**What needs to be done**: Please copy each line below that contains the string "FAST".

**Provided records**:

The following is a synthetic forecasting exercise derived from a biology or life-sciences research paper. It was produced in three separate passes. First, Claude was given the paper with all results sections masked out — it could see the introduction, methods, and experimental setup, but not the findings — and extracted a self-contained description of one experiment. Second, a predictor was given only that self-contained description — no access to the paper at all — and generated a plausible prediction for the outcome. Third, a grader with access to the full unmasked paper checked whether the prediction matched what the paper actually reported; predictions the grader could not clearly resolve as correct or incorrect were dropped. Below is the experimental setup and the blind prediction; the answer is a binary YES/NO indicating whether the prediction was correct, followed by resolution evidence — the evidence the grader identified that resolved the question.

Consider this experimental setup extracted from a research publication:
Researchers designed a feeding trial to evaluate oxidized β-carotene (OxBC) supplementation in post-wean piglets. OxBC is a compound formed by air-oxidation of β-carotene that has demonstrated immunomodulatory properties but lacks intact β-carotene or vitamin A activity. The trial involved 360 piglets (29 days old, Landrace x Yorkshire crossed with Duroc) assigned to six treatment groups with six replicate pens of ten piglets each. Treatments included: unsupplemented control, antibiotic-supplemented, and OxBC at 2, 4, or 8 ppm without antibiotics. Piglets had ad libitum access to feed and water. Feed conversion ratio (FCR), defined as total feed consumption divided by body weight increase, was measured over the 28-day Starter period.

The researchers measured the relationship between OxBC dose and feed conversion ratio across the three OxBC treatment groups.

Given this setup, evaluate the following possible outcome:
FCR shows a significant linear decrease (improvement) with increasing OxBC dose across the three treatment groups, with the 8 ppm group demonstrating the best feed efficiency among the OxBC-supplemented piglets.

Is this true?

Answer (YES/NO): NO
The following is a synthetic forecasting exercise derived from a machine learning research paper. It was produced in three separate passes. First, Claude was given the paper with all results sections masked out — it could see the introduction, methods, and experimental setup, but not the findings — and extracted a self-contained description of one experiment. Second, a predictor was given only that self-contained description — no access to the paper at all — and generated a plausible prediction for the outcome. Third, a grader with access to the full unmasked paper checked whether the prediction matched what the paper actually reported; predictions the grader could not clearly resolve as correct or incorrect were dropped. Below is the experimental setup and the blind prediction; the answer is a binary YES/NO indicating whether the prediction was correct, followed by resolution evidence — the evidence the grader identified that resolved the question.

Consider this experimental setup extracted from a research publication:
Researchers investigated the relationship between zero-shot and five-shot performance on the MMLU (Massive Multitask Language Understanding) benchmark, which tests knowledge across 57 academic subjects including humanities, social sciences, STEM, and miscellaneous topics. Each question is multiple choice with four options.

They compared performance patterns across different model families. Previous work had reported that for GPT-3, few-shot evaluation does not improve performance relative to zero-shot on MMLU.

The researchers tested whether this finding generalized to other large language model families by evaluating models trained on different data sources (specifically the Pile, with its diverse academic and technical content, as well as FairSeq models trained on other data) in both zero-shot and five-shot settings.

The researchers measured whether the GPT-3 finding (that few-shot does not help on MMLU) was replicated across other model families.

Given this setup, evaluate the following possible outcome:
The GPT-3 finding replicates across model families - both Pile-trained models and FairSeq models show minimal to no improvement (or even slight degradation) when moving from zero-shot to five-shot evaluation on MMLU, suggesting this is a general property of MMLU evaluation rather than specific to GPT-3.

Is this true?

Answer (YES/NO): NO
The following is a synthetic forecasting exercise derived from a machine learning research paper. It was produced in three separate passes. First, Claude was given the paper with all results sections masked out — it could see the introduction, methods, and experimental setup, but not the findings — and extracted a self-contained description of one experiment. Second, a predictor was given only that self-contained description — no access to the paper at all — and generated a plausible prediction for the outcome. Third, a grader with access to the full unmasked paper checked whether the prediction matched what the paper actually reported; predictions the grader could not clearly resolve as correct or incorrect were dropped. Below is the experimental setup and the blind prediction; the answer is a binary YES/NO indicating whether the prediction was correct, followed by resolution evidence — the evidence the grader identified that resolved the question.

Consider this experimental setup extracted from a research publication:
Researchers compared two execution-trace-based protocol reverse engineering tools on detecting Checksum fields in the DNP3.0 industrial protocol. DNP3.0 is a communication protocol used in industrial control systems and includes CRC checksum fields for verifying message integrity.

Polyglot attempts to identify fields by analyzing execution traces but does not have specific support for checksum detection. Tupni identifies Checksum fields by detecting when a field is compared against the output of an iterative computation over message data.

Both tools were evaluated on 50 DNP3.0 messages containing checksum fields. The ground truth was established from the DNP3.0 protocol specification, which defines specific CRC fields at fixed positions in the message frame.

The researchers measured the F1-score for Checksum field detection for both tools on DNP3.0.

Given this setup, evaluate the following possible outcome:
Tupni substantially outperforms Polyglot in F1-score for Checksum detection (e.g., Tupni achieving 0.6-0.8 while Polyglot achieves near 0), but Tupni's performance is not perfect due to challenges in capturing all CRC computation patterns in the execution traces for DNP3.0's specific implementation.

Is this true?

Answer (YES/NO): NO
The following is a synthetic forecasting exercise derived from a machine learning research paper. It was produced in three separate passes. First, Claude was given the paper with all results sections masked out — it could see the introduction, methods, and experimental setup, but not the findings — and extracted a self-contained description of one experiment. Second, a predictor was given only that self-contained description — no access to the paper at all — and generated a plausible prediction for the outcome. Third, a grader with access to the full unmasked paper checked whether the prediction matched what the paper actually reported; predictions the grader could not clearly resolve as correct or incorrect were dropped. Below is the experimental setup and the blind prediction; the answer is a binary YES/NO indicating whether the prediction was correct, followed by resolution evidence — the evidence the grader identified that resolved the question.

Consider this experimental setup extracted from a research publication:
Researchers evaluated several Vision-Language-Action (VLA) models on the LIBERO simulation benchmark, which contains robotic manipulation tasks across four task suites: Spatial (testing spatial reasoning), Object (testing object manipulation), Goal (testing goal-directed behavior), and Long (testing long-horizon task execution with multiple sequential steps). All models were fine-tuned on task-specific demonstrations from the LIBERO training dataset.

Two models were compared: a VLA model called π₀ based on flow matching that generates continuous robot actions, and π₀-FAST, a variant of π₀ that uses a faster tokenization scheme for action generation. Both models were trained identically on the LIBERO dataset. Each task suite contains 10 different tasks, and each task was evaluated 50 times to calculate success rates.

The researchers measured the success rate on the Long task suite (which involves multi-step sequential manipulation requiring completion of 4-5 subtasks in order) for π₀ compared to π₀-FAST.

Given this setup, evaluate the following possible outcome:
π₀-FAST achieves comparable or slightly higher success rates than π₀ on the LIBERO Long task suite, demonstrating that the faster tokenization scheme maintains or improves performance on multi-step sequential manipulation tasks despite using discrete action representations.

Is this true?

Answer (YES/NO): NO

**Completed task**:
Two models were compared: a VLA model called π₀ based on flow matching that generates continuous robot actions, and π₀-FAST, a variant of π₀ that uses a faster tokenization scheme for action generation. Both models were trained identically on the LIBERO dataset. Each task suite contains 10 different tasks, and each task was evaluated 50 times to calculate success rates.
The researchers measured the success rate on the Long task suite (which involves multi-step sequential manipulation requiring completion of 4-5 subtasks in order) for π₀ compared to π₀-FAST.
π₀-FAST achieves comparable or slightly higher success rates than π₀ on the LIBERO Long task suite, demonstrating that the faster tokenization scheme maintains or improves performance on multi-step sequential manipulation tasks despite using discrete action representations.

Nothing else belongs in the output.